NEWBURGH – The City of Newburgh’s new police commissioner and police chief held the first open community policing forum since their swearing-in one month ago. The Wednesday evening session was held at the Ritz Theater.
Residents raised a number of issues to Chief Anthony Geraci and Commissioner Jose Gomerez, with the use of SROs (school resource officers) in Newburgh schools being one of the pressing and more current issues.
A number of residents are concerned with the reimaging of the police department in such an early stage so soon after Executive Order 203 and many are still wary of police presence, that young people will be afraid to attend school if there is such an officer there, especially one who is armed.
Commissioner Gomerez assured residents that they have only proposed one SRO for the district and that the officer would not operate in a capacity to enforce laws or take punitive measures against students, that their presence would be solely for the normalization of police and youth encounters. Gomerez said when they made the proposal, the department saw a lot of potential in fostering those interactions in schools, where the officer could be a source of support for youths, rather than an authoritarian figure looking to get them in trouble; however, he added that if the community doesn’t want it, their say will rule.

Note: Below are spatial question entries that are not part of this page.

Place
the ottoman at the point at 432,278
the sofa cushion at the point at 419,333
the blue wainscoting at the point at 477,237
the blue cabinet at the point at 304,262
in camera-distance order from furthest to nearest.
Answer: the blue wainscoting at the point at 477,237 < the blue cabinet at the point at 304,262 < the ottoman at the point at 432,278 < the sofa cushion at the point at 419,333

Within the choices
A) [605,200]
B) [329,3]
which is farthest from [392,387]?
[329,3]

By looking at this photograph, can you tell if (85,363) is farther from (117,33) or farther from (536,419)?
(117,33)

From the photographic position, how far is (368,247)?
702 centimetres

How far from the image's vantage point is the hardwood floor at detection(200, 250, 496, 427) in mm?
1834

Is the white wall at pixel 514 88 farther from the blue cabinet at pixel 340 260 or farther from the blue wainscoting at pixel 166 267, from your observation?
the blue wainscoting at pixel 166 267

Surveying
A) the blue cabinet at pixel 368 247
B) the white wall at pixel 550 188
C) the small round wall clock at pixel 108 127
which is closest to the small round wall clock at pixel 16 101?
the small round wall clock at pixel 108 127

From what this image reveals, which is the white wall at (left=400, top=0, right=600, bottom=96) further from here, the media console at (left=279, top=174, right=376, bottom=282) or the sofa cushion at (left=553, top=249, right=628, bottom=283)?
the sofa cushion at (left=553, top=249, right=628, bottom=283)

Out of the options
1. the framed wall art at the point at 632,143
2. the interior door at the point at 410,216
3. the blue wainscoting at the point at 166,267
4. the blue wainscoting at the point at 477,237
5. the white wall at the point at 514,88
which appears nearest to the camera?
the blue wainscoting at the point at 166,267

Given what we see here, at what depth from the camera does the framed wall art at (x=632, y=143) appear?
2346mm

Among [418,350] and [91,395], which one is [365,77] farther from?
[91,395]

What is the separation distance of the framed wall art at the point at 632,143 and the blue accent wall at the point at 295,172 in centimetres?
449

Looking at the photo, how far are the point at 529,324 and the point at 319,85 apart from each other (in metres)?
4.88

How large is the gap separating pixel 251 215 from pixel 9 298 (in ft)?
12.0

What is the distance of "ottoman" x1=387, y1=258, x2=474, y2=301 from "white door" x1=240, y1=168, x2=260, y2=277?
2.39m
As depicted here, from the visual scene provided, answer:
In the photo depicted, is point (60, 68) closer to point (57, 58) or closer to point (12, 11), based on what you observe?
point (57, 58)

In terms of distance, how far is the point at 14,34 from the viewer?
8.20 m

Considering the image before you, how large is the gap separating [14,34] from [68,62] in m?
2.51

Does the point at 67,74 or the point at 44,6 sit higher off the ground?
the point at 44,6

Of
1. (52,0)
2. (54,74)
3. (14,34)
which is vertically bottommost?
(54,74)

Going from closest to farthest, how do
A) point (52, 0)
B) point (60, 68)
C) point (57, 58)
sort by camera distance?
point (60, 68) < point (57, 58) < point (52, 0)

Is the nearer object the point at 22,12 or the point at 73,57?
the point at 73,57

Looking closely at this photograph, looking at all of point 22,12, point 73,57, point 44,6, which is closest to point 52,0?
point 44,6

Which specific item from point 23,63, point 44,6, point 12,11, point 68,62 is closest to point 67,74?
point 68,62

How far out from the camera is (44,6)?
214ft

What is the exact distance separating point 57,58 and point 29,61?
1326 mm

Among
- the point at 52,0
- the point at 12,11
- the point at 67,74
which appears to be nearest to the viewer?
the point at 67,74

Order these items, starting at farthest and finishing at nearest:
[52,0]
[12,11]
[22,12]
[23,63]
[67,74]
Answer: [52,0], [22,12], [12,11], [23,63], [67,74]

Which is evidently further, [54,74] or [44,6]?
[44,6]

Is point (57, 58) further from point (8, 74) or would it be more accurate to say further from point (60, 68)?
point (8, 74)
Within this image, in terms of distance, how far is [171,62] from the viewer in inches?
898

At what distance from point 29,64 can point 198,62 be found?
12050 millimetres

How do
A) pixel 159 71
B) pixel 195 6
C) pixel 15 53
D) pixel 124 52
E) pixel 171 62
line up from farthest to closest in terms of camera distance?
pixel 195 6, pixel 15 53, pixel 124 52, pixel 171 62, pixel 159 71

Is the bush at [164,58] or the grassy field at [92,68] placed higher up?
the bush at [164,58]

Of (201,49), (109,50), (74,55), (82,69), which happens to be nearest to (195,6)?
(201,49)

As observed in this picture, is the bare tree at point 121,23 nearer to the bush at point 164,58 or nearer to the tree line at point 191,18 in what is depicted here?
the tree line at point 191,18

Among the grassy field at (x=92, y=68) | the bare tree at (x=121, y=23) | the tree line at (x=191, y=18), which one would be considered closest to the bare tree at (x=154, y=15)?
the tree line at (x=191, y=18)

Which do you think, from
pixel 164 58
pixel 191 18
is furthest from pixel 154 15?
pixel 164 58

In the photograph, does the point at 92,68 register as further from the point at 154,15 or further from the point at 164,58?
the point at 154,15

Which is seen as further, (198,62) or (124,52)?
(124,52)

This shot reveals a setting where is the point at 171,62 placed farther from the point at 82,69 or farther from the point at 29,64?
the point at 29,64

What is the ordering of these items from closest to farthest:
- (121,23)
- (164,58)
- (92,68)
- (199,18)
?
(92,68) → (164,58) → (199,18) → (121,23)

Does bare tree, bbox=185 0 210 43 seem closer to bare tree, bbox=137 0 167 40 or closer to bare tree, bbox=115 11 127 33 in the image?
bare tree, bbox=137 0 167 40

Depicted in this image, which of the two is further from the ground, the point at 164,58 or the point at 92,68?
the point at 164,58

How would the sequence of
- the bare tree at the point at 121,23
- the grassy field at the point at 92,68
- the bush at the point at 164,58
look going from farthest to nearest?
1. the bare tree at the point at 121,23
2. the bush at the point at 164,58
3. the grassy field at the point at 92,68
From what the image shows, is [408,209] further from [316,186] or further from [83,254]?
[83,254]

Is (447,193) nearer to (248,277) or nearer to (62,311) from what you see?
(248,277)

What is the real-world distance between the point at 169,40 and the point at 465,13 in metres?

“I think it’s a great idea. I made a suggestion. This is a community police department. If they say no, then we move forward to the next step until we find common ground on the next agenda,” said Gomerez.

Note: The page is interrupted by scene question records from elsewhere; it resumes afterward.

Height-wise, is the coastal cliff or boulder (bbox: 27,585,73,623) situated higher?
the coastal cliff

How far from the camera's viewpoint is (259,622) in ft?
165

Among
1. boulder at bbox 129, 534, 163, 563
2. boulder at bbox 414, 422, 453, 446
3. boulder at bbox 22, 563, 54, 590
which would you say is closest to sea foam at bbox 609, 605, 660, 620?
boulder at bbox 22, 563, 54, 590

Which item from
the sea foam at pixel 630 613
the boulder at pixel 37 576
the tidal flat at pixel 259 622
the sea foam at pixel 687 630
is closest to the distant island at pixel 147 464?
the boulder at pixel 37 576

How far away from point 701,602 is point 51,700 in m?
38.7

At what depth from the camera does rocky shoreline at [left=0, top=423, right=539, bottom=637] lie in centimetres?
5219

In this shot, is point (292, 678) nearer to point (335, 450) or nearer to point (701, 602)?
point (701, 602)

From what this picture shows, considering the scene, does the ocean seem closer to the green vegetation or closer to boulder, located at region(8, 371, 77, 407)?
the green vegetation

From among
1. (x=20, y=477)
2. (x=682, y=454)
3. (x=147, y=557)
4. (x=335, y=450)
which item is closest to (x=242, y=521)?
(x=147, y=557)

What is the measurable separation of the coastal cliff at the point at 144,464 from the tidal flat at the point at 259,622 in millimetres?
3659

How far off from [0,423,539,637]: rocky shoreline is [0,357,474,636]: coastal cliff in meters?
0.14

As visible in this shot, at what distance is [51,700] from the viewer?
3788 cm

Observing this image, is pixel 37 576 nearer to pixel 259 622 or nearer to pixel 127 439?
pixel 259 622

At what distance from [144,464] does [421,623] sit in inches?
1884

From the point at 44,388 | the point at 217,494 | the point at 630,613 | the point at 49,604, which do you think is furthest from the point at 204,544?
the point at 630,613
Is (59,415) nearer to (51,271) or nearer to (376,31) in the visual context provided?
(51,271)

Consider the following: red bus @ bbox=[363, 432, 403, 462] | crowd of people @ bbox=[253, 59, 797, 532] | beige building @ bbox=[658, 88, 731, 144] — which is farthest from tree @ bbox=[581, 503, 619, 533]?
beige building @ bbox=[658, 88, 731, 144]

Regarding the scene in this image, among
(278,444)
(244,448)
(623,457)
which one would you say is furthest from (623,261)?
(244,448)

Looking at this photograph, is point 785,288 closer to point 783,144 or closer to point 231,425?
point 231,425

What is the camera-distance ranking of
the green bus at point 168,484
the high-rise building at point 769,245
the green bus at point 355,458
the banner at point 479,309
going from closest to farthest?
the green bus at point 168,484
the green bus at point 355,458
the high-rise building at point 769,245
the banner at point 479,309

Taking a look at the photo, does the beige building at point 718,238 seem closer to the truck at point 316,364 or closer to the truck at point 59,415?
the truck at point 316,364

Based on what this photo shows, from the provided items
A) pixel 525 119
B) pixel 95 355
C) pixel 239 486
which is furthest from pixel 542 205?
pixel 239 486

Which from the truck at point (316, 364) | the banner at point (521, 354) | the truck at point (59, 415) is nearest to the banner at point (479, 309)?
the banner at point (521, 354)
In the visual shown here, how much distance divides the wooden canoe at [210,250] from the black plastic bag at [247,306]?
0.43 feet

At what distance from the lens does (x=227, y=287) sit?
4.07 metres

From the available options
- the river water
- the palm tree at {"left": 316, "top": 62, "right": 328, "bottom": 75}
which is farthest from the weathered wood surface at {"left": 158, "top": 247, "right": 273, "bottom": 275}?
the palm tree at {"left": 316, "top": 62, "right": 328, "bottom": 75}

Commissioner Gomerez and Chief Geraci said that in order for the SRO to be placed in the district, it must first be approved by the board of education and then appear before the city council where it will require joint approval by both the city and the residents.
Gomerez admits that having such a large community involvement in policing procedures is unprecedented, but that he said, is what makes the process so valuable.
“The beauty of this is that we’re going to and then we’re going to readdress what we’re doing and then take what is working and leave what is not working. That would be the case with the SRO,” said Gomerez. “If they don’t want it, it’s not working for the community, then we leave it and move to the next thing,” he said.
Since the SRO garnered so much community feedback and has been one of the first proposals, it will most likely be the first of reimaging issues to be dealt with, but other issues including enforcement for college partiers, dirt bikes riding up the streets and sidewalks, as well as what importance the police department funding will hold in the upcoming budget remain on the agenda.